▶ [WORK ITEM]: Summarize the post below in two sentences.

▶ [DOCUMENT SEGMENT]:
------------
Oct 04, 2009 01:40
I'm painfully afraid that I'm the "Karen" in all my friend groups.
It makes me want to be a shut in. To get a kitten or a puppy and raise it to love me unconditionally. It'll never know I'm a Karen.
And what sucks the most is that I desperately want to not be Karen. And with a few people, one on one, I don't feel like Karen. But in groups, I seem to always be out of place. I want to please people so badly and I think that's why I always feel so very victimized by any sort of teasing. And I think that's why I've blocked out my childhood. And if this feeling is a feeling that I've blocked out, then praise God. I'd rather lose all those possible memories than feel like this every time I think about Casey or Vegas Court or the treehouse my dad built for me or the smell of honeysuckle as you swung really high on the swings.
But that realisation hurts a lot too.
I'm obsessing, I know. But I'm alone right now and that's all there is to do and all I want to do is cry and cry and cry.
------------
▶ [EXCERPTED RECORDS]:
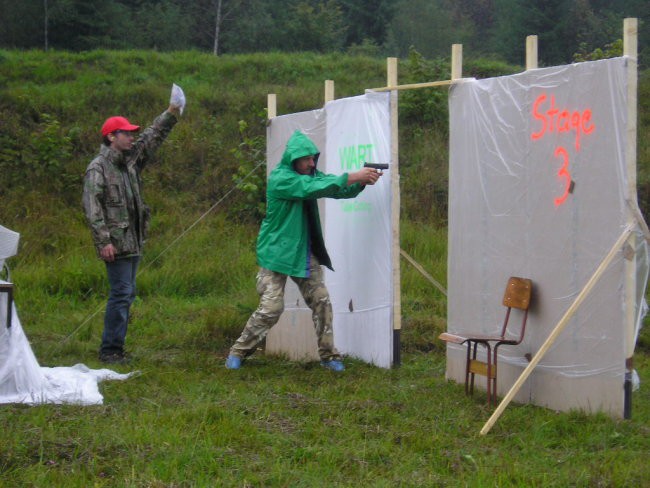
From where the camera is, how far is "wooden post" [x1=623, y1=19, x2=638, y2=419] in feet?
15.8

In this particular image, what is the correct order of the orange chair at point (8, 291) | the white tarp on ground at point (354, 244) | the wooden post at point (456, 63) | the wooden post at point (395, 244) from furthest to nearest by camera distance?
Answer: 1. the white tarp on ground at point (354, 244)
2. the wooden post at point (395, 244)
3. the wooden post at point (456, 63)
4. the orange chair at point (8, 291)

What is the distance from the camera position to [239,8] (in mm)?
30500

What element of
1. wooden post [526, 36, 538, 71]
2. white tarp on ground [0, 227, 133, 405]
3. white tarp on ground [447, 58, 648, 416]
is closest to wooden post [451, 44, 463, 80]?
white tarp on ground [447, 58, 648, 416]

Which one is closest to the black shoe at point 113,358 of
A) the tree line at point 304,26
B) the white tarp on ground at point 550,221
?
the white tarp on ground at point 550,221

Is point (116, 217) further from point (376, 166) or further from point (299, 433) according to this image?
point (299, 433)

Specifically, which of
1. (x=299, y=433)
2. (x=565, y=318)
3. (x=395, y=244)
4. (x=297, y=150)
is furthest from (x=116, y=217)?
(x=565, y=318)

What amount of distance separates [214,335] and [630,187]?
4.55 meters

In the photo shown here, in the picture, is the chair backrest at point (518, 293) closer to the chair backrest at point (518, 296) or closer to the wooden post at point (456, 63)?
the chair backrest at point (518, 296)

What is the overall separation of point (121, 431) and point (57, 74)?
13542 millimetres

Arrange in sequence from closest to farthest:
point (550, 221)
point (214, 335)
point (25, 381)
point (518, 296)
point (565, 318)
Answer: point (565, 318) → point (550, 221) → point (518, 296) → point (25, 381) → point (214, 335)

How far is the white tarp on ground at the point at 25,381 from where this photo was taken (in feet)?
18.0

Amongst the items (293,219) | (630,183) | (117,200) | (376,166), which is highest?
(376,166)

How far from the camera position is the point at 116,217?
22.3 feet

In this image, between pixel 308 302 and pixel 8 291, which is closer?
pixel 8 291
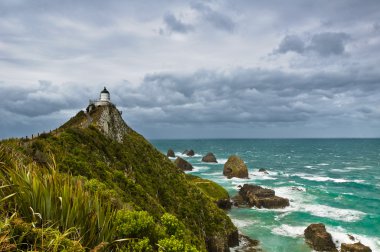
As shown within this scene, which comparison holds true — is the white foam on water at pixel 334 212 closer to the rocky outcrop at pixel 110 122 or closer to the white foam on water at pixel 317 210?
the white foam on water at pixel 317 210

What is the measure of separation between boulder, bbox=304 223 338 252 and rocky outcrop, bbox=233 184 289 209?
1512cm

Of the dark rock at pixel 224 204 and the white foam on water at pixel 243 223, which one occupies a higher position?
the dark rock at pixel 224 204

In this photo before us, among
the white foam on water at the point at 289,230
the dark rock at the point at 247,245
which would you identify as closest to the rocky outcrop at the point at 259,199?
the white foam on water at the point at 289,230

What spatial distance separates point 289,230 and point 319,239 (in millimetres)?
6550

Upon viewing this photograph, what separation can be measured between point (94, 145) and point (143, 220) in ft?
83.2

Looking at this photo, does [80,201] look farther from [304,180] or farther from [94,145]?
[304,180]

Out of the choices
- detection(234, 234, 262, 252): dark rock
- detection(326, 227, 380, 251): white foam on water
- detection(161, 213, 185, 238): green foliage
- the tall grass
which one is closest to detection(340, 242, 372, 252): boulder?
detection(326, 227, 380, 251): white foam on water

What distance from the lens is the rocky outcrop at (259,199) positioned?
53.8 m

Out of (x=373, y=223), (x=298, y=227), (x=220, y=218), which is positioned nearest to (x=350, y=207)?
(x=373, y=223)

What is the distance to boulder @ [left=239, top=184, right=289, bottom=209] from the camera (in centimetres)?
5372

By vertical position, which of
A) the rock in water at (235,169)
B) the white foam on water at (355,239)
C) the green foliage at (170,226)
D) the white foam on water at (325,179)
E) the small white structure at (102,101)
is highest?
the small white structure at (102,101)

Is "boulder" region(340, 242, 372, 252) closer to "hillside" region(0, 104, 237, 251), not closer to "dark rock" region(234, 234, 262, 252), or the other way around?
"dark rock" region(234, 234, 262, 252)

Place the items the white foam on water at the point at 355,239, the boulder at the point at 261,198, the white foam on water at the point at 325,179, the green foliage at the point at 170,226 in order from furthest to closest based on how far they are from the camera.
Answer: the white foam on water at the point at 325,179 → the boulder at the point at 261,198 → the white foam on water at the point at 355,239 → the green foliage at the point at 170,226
------------
▶ [SOLUTION BELOW]: The writer fears being the "Karen" in every friend group and feels out of place in groups, though not one on one, and wants to shut in with a kitten or puppy that would love them unconditionally. The writer ties a strong wish to please people to feeling victimized by teasing and to having blocked out childhood, and, alone and obsessing, wants only to cry.